Giulia giró la cara casi en cámara lenta. Su mirada, ya desbordada, paseó nerviosa por el pasillo vacío al tiempo que se tocaba la mejilla. ¿Estaría volviéndose loca? Acababa de sentir a su padre tocándola. Incluso habría jurado que, por un segundo, había captado su olor. Igual que lo había escuchado llamándola al ponerse a trabajar en el avión, igual que lo había sentido al coger la llave que se había deslizado hasta ella desde no sabía dónde, igual que notaba su presencia al mirar aquellas cajas de herramientas. Su padre estaba con ella.
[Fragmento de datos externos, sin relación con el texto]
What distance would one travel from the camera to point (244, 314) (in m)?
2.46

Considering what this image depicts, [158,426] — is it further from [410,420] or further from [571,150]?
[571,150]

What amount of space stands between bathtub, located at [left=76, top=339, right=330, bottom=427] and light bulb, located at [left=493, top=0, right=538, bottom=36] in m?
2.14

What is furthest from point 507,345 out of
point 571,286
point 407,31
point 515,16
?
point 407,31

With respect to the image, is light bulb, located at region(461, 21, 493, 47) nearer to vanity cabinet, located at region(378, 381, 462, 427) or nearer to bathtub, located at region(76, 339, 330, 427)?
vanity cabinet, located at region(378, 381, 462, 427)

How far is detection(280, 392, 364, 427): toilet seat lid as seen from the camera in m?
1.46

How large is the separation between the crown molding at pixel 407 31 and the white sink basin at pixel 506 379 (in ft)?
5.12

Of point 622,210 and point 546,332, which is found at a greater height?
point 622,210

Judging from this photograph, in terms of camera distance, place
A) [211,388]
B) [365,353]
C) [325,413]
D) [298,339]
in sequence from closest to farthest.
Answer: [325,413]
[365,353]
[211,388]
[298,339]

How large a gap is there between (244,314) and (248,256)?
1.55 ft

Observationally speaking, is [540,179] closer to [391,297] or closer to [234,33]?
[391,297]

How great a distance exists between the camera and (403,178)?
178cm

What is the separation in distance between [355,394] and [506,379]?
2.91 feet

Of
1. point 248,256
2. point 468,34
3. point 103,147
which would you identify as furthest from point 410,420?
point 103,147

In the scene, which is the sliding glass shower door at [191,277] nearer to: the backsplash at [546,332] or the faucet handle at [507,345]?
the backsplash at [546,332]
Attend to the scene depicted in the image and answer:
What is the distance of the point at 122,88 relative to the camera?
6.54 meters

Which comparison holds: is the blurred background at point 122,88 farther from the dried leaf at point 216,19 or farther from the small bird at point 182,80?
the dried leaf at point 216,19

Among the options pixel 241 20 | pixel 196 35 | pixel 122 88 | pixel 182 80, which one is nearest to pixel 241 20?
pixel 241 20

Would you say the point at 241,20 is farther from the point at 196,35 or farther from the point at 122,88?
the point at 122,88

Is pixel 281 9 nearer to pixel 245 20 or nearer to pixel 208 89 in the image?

Mauro comprendió todo al ver su foto vestido de gala y aquel lacito negro en el marco. De pronto, toda esa bruma que envolvía las últimas semanas se despejó de golpe; y las imágenes del infarto, el hospital con todo el personal médico intentando lo imposible, Giulia y Jorge junto a él entraron en su memoria. Luego, ese momento ingrávido que no supo interpretar. Pero no había dolor, solo conocimiento y una certeza absoluta de que su vida, con sus luces y sombras, había sido lo que él había querido; y la había disfrutado a más no poder. Ahora volaría junto a María, y lo haría tranquilo, sabiendo que su hija sería feliz, una madre maravillosa, una mujer de bandera y ¿por qué no?, una apasionada como él de su querido F-18, su ejército y su España.

Mauro Conti, el primero Torque, besó la frente de Giulia con una sensación de serenidad que nunca antes había experimentado. Nana cerró los ojos, pues notó, sin duda alguna, el contacto. Una luz brillantísima envolvió a Mauro y, un instante después, se marchó con una sonrisa. Giulia permaneció un momento en la misma posición. Dos grandes lágrimas rodaron por sus mejillas, dejando unos pequeños caminitos. Respiró profundo dos veces y analizó su interior. Seguía triste, pero se sentía más liviana. Era como si una mochila pesada se le hubiera caído de los hombros. Una que llevara piedras de culpa, palabras no dichas, cosas por hacer con su padre, anhelos. Y hubiera sido sustituida por una capacidad que tenía guardada y llena de polvo: aceptación.

El brigada pasó por el final del pasillo y la vio quieta frente a la pared. Sabía por qué estaba allí y le dieron ganas de abrazarla o consolarla de alguna manera. Todos echaban de menos a Mauro, el querido primero Torque.

—¿Estás bien, Giulia? —preguntó con cuidado, aunque ya sabía que no. Más que la respuesta de ella, que fue escueta, fue su rostro el que lo sorprendió.

Giulia abrió los ojos y, con gesto sosegado, sonrió a su compañero.

—Estoy bien, mi brigada.

Sin decir nada más, se dirigió a la puerta de la barraca, salió al hangar y rebuscó en una caja de herramientas hasta que la encontró. Sabía que estaba allí y ahora parecía que dolía un poquito menos. Cogió la llave dinamométrica de su padre, la miró unos segundos con ternura y la metió en el bolsillo lateral del uniforme, dispuesta a llevarla consigo siempre que pudiera.